It is essential to the exercise of such a power that a testator shall understand the nature of the act and its effects; shall understand the extent of the property of which he is disposing; shall be able to comprehend and appreciate the claims to which he ought to give effect; and, with a view to the latter object, that no disorder of the mind shall poison his affections, pervert his sense of right, or prevent the exercise of his natural faculties — that no insane delusion shall influence his will in disposing of his property and bring about a disposal of it which, if the mind had been sound, would not have been made.[4]

[4](1870) LR 5 QB 549, 565 (Cockburn CJ).

  1. The test for whether a testator did not know of and approve their will is, as one might expect, whether the testator actually knew the substantive content of their will and approved of that content,[5] or, in other words, correctly appreciated how the will dealt with their property.[6]

    [5]Vukotic v Vukotic [2013] VSC 718, [132] (McMillan J).

    [6]Veall v Veall (2015) 46 VR 123, 173 [197] (Santamaria JA).

  1. I will proceed on the basis that the onus to establish a prima facie case is on Mrs Baird as the caveator.[7]  However, as the reasons below will demonstrate, my determination of this case does not turn on the question of on whom the onus lies.

    [7]See, eg, Gardiner v Hughes (No 2) [2019] VSCA 198, [42] (Kyrou, McLeish and T Forrest JJA).

  1. The 2022 will is notable in that it differs considerably from Mr Baird’s prior wills.  Approximately two years earlier, on 11 December 2019, Mr Baird and Mrs Baird had executed wills in similar form in which they left their estates to each other or, if the other predeceased them, to their children.  As noted above, the 2022 will instead left nothing to Mrs Baird, who by that time had been his wife for more than 50 years, and, with the exception of some specific gifts, left his entire estate to his daughter, Ms van Ruiten.  Ms van Ruiten contended that this change was explicable because Mr Baird, while in hospital, had decided to separate from Mrs Baird.  In this respect, she points out that there had been problems in their marriage in the past.

• _Action item_
Identify every case cited by name in the footnotes of the excerpt on the contested will. The dataset entries that follow are separate material and are unrelated to the excerpt on the contested will.

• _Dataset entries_

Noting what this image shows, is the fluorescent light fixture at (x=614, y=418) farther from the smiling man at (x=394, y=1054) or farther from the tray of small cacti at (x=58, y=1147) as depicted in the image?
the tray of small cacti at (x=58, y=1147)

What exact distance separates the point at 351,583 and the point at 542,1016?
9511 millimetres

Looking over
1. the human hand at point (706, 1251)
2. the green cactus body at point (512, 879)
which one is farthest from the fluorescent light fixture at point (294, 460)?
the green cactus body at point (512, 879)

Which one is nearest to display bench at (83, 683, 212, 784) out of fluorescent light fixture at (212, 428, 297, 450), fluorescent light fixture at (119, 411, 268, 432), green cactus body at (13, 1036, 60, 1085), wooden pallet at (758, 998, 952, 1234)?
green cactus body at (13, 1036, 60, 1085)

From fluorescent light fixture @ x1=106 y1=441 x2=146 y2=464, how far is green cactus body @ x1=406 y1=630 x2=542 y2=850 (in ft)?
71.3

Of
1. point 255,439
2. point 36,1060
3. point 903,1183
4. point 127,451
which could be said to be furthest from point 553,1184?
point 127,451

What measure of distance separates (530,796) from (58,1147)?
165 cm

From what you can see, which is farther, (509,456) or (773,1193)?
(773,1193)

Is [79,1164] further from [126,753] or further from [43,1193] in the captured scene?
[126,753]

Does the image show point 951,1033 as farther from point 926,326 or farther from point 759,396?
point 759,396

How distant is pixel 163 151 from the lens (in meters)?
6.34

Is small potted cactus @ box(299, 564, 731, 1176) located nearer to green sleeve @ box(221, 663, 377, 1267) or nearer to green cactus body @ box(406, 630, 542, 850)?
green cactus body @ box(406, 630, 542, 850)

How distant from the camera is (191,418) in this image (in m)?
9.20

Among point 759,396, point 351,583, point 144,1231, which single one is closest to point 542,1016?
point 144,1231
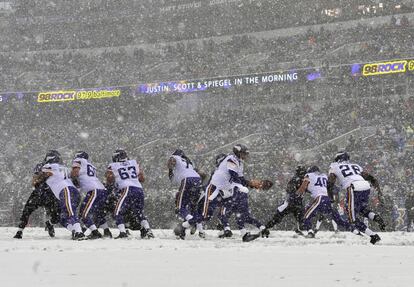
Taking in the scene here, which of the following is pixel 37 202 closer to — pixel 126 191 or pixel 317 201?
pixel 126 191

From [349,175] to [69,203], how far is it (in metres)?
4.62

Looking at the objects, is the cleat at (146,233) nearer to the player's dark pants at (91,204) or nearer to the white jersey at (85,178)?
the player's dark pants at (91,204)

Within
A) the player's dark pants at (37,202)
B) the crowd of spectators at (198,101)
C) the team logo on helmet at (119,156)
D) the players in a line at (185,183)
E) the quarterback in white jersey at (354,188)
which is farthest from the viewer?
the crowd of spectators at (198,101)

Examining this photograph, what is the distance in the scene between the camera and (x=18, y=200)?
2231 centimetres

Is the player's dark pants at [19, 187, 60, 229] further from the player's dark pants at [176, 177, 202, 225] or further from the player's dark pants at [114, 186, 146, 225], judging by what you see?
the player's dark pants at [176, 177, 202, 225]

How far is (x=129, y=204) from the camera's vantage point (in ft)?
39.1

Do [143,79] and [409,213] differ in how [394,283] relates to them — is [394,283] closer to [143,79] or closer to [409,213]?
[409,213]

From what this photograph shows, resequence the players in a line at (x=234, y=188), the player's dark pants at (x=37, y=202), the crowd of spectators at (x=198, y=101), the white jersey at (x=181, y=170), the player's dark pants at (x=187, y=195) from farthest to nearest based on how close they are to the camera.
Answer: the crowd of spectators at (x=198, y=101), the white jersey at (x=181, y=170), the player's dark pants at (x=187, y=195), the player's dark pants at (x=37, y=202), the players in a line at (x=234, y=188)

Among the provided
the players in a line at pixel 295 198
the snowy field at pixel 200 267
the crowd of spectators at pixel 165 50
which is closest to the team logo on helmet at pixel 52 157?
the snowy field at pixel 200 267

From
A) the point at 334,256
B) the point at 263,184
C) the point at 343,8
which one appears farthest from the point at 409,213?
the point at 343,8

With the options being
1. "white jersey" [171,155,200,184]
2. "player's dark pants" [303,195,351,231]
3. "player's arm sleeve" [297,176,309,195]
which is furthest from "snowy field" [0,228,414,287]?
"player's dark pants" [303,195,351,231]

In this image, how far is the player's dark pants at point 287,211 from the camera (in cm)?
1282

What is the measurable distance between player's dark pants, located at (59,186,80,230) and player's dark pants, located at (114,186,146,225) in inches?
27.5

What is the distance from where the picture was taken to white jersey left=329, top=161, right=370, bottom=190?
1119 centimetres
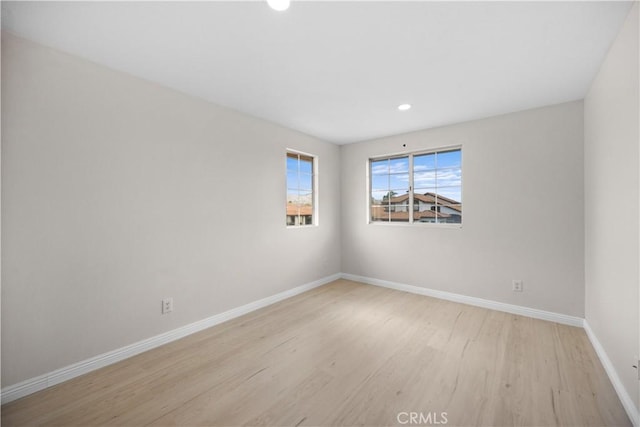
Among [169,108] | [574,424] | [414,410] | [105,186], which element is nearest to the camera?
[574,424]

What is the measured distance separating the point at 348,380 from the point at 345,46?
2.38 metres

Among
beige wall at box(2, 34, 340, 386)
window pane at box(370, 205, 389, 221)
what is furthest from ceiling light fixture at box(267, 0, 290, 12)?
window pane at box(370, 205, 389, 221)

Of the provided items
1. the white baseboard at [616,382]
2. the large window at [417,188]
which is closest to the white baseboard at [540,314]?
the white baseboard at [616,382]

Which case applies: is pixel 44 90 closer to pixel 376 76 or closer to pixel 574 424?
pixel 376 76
==
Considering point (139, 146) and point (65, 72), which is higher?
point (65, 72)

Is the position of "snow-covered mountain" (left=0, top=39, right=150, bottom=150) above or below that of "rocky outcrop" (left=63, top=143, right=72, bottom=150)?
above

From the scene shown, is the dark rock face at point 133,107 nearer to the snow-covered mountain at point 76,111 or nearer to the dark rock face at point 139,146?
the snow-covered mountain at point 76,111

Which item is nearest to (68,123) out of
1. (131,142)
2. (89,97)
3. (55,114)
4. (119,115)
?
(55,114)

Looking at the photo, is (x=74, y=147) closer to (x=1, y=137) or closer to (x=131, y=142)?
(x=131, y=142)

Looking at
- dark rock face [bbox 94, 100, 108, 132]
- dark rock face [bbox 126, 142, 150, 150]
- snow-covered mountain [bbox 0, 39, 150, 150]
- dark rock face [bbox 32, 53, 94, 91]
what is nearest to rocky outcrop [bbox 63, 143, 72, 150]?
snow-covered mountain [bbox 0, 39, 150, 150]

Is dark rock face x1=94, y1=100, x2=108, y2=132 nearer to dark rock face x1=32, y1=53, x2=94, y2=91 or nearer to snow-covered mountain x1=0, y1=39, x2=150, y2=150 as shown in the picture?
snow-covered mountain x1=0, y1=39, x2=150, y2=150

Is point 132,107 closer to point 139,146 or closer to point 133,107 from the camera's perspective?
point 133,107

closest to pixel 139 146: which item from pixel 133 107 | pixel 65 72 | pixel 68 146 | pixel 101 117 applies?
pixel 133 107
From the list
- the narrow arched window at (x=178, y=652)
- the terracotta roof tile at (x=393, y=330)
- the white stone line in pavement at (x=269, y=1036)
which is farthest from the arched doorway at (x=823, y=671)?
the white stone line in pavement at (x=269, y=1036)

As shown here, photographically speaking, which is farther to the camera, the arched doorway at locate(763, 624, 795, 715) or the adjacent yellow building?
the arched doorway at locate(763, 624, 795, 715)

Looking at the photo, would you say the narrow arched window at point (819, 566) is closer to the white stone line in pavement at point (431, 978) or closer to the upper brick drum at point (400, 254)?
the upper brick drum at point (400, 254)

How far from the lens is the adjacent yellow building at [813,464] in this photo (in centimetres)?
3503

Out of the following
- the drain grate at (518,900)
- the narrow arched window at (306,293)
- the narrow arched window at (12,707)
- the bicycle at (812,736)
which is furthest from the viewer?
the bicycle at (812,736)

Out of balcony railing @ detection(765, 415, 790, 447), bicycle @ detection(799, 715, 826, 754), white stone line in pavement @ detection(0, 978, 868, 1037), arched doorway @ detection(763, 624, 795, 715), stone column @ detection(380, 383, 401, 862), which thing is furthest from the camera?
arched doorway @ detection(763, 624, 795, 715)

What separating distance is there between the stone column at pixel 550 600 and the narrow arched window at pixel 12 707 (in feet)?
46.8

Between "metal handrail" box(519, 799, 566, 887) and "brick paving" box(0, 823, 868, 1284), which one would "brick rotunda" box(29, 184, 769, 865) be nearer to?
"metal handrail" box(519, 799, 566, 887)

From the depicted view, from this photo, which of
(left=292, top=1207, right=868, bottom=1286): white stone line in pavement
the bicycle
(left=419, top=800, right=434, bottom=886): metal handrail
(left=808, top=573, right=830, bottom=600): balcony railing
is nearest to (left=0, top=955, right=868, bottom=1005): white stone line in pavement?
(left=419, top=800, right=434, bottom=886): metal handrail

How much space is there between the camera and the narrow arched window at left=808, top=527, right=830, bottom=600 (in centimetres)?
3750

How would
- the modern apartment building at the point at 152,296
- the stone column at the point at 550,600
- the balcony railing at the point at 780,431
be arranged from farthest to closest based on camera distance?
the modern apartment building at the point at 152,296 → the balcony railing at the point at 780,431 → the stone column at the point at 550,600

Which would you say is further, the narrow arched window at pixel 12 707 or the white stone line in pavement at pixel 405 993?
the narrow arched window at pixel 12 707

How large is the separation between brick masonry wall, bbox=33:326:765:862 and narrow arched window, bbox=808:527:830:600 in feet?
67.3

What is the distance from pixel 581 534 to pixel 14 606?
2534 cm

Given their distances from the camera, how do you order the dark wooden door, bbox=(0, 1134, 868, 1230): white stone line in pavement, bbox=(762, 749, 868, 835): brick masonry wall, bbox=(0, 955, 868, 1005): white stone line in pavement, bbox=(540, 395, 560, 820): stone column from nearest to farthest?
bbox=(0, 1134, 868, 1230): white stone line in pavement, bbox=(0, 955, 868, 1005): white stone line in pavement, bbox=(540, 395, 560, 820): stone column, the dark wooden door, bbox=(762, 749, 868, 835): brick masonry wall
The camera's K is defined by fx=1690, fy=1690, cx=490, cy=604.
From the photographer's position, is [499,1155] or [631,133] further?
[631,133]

• _Reply_
- Vukotic v Vukotic [2013] VSC 718
- Veall v Veall (2015) 46 VR 123
- Gardiner v Hughes (No 2) [2019] VSCA 198